Send comments on this topic. | Back to Introduction - All Topics | Help Version 15.12.21
Recognizing Document Pages

Each zone on a page has a recognition module associated with it through the RasterDocumentZoneData.RecognizeModule object. This recognition module provides information about the type of information contained in the zone and how to recognize that data. Depending on the type of recognition module, there may be additional options available for use during recognition. For example, if a zone is associated with a Multi-lingual Omni font Recognition module (MOR), then other recognition options for this module can be set and get using the MorEnableFaxMode property.

Similarly, if a zone is associated with a Hand Printed Numeral Recognition module, then other recognition options can be set using the HandPrintOptions property.
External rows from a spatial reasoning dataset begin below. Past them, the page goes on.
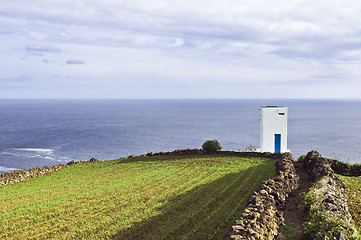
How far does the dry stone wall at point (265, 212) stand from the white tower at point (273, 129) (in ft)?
63.7

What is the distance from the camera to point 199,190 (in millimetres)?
21484

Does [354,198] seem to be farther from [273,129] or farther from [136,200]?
[273,129]

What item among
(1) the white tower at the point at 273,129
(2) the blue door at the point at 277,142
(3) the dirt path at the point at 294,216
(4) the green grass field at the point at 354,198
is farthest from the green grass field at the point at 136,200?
(2) the blue door at the point at 277,142

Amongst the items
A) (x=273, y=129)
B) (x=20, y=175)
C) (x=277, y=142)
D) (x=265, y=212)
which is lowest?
(x=20, y=175)

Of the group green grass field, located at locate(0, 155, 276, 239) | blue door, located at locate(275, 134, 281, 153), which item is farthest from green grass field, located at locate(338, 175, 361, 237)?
blue door, located at locate(275, 134, 281, 153)

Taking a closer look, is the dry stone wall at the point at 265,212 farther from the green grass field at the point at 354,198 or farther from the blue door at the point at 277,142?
the blue door at the point at 277,142

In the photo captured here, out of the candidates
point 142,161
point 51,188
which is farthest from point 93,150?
point 51,188

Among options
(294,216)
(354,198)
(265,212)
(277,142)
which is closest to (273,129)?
(277,142)

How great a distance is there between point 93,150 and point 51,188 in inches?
2198

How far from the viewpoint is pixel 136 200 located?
19938mm

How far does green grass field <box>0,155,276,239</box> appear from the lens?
1530cm

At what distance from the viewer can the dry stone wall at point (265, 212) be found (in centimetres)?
1092

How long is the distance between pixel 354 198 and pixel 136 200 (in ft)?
48.8

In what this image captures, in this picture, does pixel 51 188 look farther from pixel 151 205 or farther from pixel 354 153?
pixel 354 153
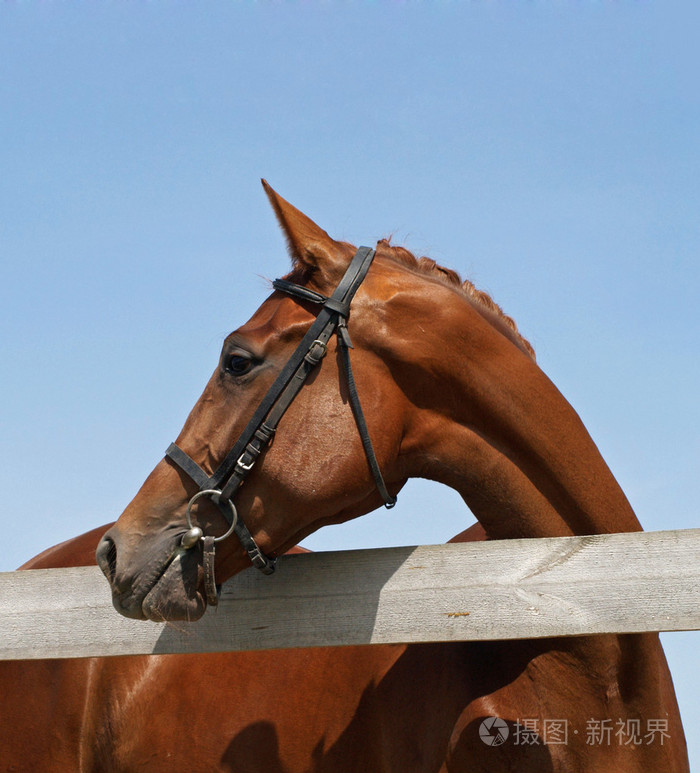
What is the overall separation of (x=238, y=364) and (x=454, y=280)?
2.82ft

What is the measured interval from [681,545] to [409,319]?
1.06 metres

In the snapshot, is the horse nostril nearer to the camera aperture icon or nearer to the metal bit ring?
the metal bit ring

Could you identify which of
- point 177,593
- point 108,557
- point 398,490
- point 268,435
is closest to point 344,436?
point 268,435

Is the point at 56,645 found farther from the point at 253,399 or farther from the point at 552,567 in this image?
the point at 552,567

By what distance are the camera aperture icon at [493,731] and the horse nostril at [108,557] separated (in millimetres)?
1202

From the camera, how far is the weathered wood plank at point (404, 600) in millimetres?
2395

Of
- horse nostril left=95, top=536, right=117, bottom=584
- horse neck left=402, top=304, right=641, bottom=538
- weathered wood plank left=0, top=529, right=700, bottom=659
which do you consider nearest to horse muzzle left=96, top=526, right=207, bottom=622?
horse nostril left=95, top=536, right=117, bottom=584

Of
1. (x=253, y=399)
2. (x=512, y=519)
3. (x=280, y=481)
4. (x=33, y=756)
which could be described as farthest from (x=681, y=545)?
(x=33, y=756)

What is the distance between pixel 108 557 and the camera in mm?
2584

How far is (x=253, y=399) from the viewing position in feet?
8.80

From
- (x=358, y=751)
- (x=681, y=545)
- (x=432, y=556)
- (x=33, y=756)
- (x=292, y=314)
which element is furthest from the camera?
(x=33, y=756)

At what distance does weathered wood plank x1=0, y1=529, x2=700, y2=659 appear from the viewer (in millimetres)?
2395

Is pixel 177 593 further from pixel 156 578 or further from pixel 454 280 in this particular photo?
pixel 454 280

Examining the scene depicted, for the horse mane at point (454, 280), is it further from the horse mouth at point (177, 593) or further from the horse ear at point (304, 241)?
the horse mouth at point (177, 593)
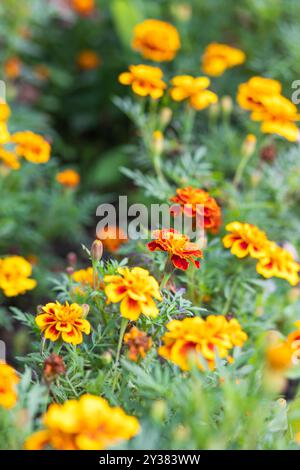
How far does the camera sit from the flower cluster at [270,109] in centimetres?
159

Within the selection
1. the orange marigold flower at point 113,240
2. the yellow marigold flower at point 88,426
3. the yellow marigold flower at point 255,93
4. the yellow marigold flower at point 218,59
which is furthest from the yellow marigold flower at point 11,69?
the yellow marigold flower at point 88,426

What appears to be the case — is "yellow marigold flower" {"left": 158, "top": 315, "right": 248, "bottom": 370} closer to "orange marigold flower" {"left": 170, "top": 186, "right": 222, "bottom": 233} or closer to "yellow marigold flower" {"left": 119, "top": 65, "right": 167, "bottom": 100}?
"orange marigold flower" {"left": 170, "top": 186, "right": 222, "bottom": 233}

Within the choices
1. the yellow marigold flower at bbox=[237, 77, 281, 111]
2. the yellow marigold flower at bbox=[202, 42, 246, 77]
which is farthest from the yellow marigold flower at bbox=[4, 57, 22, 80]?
the yellow marigold flower at bbox=[237, 77, 281, 111]

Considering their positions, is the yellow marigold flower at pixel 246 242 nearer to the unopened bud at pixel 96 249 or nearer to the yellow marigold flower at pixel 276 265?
the yellow marigold flower at pixel 276 265

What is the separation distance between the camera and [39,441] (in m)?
0.85

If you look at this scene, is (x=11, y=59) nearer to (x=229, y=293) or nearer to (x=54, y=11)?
(x=54, y=11)

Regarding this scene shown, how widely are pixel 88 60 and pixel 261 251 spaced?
5.83ft

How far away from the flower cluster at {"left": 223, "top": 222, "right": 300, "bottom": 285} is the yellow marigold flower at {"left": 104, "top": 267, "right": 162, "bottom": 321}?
0.96 feet

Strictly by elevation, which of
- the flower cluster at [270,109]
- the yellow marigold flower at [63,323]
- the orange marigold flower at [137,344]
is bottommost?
the orange marigold flower at [137,344]

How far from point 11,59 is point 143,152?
890 mm

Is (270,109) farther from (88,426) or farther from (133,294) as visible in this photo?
(88,426)

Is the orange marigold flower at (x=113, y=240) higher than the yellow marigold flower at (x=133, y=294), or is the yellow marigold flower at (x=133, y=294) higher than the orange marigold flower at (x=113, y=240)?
the orange marigold flower at (x=113, y=240)

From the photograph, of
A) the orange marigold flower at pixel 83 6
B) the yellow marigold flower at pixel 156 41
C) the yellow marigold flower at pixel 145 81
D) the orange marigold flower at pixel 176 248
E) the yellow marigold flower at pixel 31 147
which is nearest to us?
the orange marigold flower at pixel 176 248

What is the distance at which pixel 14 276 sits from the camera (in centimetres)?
155
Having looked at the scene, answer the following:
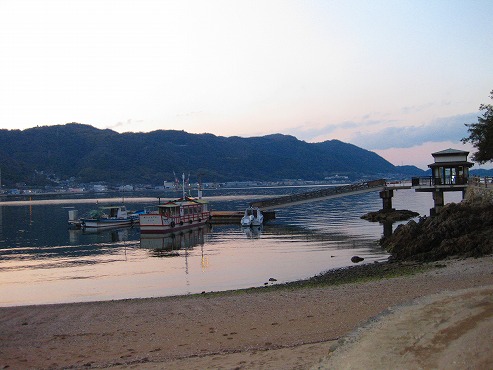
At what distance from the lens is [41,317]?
54.7ft

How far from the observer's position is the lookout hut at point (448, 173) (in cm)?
4906

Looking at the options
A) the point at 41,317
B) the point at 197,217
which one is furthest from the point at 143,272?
the point at 197,217

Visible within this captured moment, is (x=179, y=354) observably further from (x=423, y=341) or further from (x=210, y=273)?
(x=210, y=273)

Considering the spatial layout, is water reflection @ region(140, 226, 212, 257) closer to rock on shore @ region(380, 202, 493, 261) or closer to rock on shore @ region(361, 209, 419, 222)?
rock on shore @ region(380, 202, 493, 261)

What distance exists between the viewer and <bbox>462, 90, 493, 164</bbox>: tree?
4000 centimetres

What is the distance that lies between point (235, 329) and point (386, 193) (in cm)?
4929

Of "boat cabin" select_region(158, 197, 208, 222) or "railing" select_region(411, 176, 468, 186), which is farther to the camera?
"boat cabin" select_region(158, 197, 208, 222)

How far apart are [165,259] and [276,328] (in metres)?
22.7

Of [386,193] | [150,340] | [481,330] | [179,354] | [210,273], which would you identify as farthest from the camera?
[386,193]

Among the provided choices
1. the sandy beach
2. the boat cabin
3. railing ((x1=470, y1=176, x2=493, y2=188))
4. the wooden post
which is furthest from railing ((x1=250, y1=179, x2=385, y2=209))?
the sandy beach

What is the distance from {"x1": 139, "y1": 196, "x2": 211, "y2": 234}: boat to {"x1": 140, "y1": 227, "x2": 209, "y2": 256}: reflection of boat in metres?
0.74

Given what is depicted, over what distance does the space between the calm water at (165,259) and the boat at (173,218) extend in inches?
73.0

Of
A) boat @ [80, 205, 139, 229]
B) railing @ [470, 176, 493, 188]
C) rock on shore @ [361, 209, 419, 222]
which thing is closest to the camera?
railing @ [470, 176, 493, 188]

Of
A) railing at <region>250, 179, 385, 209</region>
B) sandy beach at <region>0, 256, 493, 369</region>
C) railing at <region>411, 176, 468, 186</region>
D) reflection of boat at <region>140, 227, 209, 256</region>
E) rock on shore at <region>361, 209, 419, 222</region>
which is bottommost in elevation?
reflection of boat at <region>140, 227, 209, 256</region>
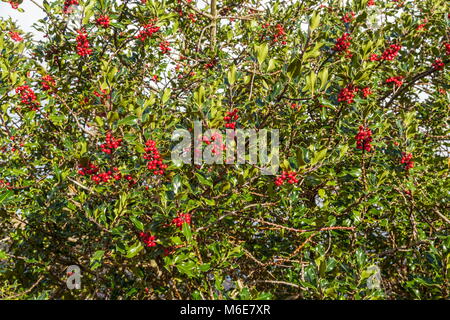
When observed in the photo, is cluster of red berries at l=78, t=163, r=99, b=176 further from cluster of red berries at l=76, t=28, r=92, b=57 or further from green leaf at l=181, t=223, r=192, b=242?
cluster of red berries at l=76, t=28, r=92, b=57

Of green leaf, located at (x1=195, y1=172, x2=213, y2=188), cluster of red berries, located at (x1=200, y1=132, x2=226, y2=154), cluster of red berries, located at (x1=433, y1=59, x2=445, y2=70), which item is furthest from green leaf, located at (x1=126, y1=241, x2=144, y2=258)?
cluster of red berries, located at (x1=433, y1=59, x2=445, y2=70)

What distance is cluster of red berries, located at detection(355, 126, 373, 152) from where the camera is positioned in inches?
106

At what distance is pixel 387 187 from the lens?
2670mm

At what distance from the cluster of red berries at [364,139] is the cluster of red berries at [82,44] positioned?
2.70 metres

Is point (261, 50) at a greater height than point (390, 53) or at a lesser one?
lesser

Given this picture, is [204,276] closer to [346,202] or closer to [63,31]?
[346,202]

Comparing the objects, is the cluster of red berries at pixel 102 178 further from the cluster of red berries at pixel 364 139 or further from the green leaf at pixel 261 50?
the cluster of red berries at pixel 364 139

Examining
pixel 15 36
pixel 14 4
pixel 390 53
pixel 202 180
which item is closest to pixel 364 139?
pixel 390 53

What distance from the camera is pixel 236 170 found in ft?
8.91

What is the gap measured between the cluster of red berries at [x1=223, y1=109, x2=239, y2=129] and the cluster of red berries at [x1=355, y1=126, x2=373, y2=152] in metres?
1.00

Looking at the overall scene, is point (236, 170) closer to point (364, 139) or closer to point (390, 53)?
point (364, 139)

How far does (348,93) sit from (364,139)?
15.8 inches

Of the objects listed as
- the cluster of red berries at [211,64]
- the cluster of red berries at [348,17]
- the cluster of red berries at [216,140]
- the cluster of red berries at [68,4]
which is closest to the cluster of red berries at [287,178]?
the cluster of red berries at [216,140]

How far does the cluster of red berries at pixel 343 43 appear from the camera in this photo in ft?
10.4
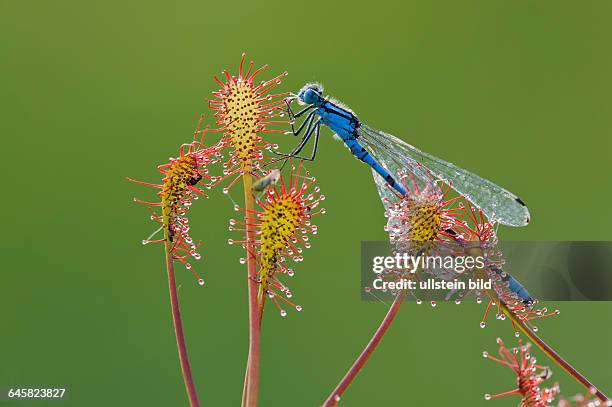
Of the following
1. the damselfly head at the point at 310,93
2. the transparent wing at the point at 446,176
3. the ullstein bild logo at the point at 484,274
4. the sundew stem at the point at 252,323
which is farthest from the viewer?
the damselfly head at the point at 310,93

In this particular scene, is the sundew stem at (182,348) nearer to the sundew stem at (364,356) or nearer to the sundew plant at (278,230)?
the sundew plant at (278,230)

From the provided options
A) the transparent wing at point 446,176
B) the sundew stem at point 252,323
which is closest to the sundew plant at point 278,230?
the sundew stem at point 252,323

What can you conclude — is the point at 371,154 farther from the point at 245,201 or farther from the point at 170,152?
the point at 170,152

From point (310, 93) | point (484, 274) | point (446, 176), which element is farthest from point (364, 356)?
point (310, 93)

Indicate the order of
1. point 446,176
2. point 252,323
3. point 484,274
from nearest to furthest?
point 252,323, point 484,274, point 446,176

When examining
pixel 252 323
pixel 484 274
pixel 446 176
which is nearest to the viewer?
pixel 252 323

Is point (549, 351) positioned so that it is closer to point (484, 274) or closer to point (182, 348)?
point (484, 274)

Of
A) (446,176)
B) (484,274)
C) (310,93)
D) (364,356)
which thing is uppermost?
(310,93)

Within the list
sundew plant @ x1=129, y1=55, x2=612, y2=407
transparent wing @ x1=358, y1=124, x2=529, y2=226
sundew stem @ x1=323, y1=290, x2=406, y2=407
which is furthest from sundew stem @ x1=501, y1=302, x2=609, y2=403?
transparent wing @ x1=358, y1=124, x2=529, y2=226
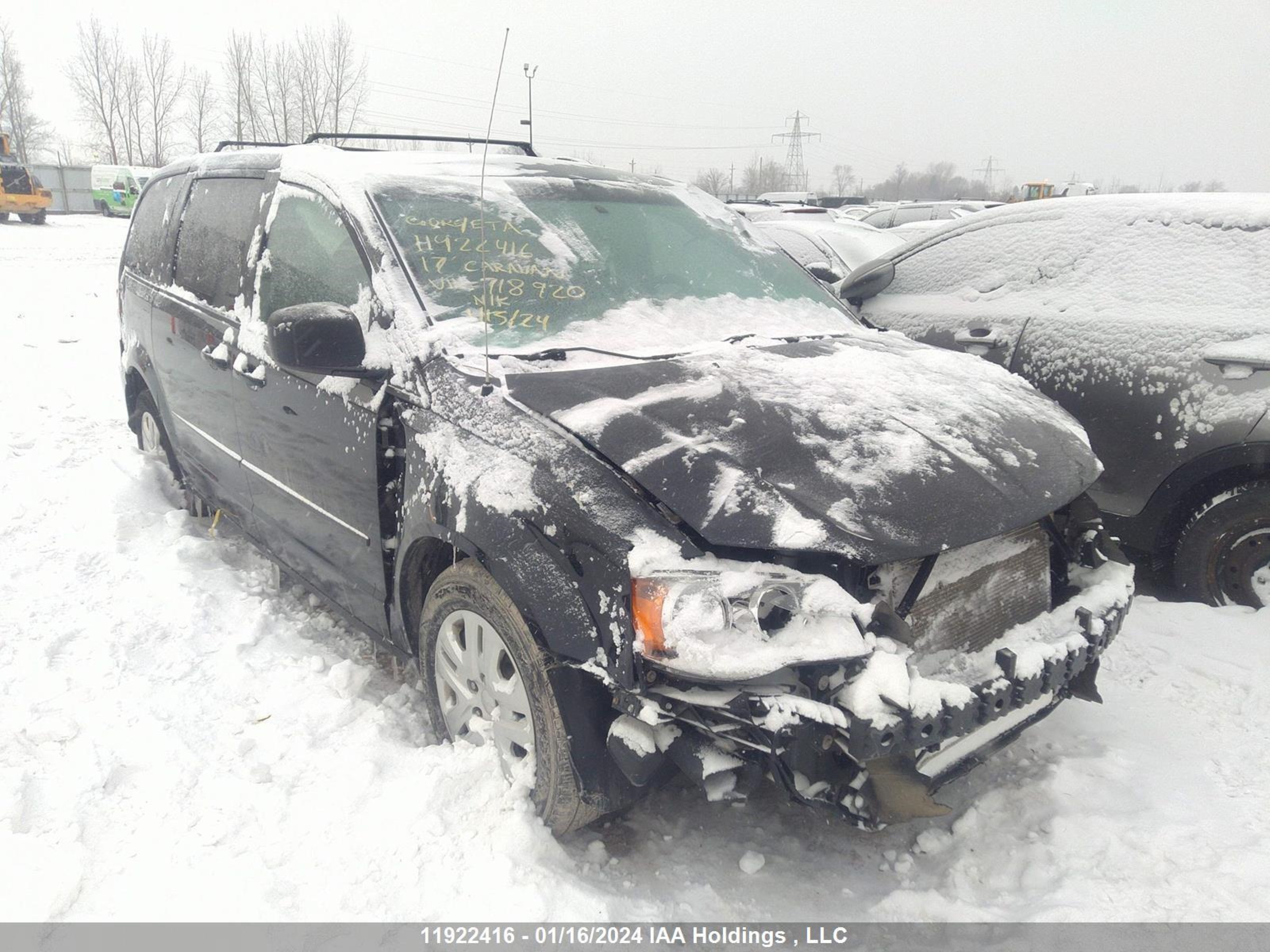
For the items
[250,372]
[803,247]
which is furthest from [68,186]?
[250,372]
If the zone is associated with an Optical Mark Recognition module (OMR), other recognition options can be set using the OmrOptions property

For some general information about available recognition modules, refer to An Overview of Recognition Modules

Depending on the type of recognition module associated with a zone, it may be beneficial to trade-off between the accuracy of recognition and the speed of recognition. Using the RecognizeModuleTradeoff property you can tell the OCR engine to perform the most accurate recognition, the fastest recognition, or a balanced recognition. To get the current trade-off setting for the OCR engine, check the RecognizeModuleTradeoff property

Use the following properties before starting the recognition process:

SpellLanguageId

EnableCorrection

EnableSubsystem

The EnableSubsystem property and the EnableCorrection property will be used to enable or disable the checking sub-system, which will be used in verification.

When all necessary recognition options have been set, the page(s) can be recognized by calling Recognize

Call the EnableEvents method to enable calling the RasterDocumentRecognizeStatusCallback callback. To stop firing the recognition status callback, call the DisableEvents method

After recognition is complete, the recognized characters can be obtained and the recognition results can be saved to a file or to memory.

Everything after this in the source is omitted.